Von Mark Read 2
Ex-Nationalspieler spricht

Arne Friedrich: Schwulen-Gerüchte um seine Person sind "komisch"

Bei der WM 2010 in Südafrika war Arne Friedrich ein absoluter Leistungsträger. Doch danach lief es für den 32-Jährigen weniger gut. Vor kurzem kündigte Friedrich seinen Vertrag beim VfL Wolfsburg und ist seitdem auf Vereinssuche. Er hat also Zeit, sich mit Gerüchten um seine Person auseinander zu setzen. Zum Beispiel dem, er sei homosexuell.


Noch immer ist es ein absolutes Tabu-Thema: Homosexualität im Profifussball. So mancher würde sich endlich ein Outing eines gestandenen Bundesliga-Profis wünschen, damit die Sache ihren „peinlichen“ Beigeschmack verliert.
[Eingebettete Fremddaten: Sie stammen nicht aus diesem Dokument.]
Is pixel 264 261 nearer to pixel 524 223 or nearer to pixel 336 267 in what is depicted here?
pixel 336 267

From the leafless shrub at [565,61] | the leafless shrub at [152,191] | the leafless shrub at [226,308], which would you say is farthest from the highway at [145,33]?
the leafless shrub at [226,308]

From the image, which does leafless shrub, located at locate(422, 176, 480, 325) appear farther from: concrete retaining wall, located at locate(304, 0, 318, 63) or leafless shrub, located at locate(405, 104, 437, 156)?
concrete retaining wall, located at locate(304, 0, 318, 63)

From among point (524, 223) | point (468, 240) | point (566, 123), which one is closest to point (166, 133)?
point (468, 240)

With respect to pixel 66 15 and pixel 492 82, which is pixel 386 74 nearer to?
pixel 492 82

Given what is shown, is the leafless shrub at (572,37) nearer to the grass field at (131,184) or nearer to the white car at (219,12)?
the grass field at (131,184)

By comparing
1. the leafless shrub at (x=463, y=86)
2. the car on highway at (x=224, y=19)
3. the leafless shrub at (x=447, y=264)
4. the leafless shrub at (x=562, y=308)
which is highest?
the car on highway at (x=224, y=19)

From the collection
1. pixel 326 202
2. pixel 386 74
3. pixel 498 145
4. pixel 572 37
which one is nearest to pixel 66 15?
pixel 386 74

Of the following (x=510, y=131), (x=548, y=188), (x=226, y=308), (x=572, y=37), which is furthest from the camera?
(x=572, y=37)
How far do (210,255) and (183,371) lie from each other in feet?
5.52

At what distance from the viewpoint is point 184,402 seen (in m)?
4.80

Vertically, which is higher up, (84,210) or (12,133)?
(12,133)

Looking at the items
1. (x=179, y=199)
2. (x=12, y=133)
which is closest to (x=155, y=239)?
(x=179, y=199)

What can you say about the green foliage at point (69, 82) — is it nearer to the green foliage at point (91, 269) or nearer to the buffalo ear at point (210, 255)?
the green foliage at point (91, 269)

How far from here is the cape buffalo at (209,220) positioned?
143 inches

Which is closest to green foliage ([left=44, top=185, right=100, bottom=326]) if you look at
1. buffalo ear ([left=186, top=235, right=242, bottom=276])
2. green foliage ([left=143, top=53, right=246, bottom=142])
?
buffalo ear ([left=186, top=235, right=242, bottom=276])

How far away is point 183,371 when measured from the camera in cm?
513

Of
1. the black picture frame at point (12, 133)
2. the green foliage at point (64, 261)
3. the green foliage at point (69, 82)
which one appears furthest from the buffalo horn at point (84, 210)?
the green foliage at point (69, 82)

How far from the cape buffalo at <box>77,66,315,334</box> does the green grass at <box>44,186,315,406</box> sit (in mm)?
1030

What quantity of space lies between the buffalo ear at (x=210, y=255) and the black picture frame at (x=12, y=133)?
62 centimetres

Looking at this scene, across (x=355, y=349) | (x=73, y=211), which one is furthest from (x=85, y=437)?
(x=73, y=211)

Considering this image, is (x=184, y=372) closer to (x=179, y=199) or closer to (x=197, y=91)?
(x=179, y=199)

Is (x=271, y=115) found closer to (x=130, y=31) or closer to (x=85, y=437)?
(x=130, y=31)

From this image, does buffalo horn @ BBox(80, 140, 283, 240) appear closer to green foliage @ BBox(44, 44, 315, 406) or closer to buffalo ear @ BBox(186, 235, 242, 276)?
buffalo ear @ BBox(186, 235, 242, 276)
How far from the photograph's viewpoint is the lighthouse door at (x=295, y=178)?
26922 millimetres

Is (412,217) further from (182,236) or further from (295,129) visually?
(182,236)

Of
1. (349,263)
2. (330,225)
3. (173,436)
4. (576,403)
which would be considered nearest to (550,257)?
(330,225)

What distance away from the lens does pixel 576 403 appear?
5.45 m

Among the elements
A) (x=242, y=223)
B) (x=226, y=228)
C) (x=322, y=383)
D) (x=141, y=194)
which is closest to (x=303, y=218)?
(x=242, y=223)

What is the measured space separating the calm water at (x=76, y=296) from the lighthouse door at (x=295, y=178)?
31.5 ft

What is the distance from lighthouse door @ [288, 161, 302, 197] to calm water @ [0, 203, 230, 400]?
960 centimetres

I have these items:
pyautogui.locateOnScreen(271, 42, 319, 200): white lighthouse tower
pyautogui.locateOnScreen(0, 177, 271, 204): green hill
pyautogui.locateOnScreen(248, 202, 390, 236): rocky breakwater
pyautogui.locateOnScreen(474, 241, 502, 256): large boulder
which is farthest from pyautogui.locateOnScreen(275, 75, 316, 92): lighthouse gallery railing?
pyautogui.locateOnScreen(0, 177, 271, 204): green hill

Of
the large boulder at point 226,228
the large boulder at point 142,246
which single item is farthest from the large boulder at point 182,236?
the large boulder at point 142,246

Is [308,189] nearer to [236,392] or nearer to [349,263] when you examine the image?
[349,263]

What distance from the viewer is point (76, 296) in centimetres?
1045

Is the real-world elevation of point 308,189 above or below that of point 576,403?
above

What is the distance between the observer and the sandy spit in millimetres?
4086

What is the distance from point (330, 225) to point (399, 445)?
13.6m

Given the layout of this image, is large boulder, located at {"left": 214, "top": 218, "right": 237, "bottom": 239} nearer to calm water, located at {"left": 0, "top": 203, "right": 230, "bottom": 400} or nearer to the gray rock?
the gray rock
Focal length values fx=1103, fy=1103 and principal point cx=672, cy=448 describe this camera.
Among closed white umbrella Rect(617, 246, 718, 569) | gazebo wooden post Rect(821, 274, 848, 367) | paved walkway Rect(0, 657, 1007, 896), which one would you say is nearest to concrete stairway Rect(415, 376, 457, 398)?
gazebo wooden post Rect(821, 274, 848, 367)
Denn dass es irgendwo Fussballer mit homosexuellen Neigungen gibt, steht außer Frage. Sie trauen sich nur nicht, es zuzugeben, aus Angst, dann als „unmännlich“ gebrandmarkt zu werden.

Einer, dem stets ganz besonders zugetraut wurde, schwul zu sein, ist Arne Friedrich. Dabei ist der Verteidiger, noch vor kurzem ein Leistungsträger in der Nationalmannschaft, seit zehn Jahren glücklich mit Freundin Lynn liiert. Dass die Kombination „Arne Friedrich“ und „schwul“ bei Google trotzdem über 70.000 Treffer ergibt, findet nicht nur Friedrich selbst seltsam.

„Es ist schon sehr komisch, wenn man im Internet Namen als Suchwörter eingibt und da steht dann direkt 'schwul' dahinter“, so Friedrich im Interview mit der rbb-Sendung „Sportplatz“. „Ich habe keinen Spieler erlebt, von dem ich überhaupt meinen könnte, dass der schwul ist, aber wenn es nicht so sein sollte, wäre das auch okay.“

Also auch nicht Philipp Lahm, den einzigen deutschen Spieler, dem offenbar noch mehr Menschen zutrauen, schwul zu sein. Über 100.000 Treffer ergibt eine Suche nach dem Bayern-Kapitän in Verbindung mit „schwul“, dabei ist Lahm seit Sommer 2010 mit seiner langjährigen Freundin Claudia verheiratet. In seinem kürzlich erschienen Buch „Der feine Unterschied“ griff Lahm ebenfalls diese Gerüchte auf und widersprach energisch den Gerüchten, er sei nur zum Schein verheiratet.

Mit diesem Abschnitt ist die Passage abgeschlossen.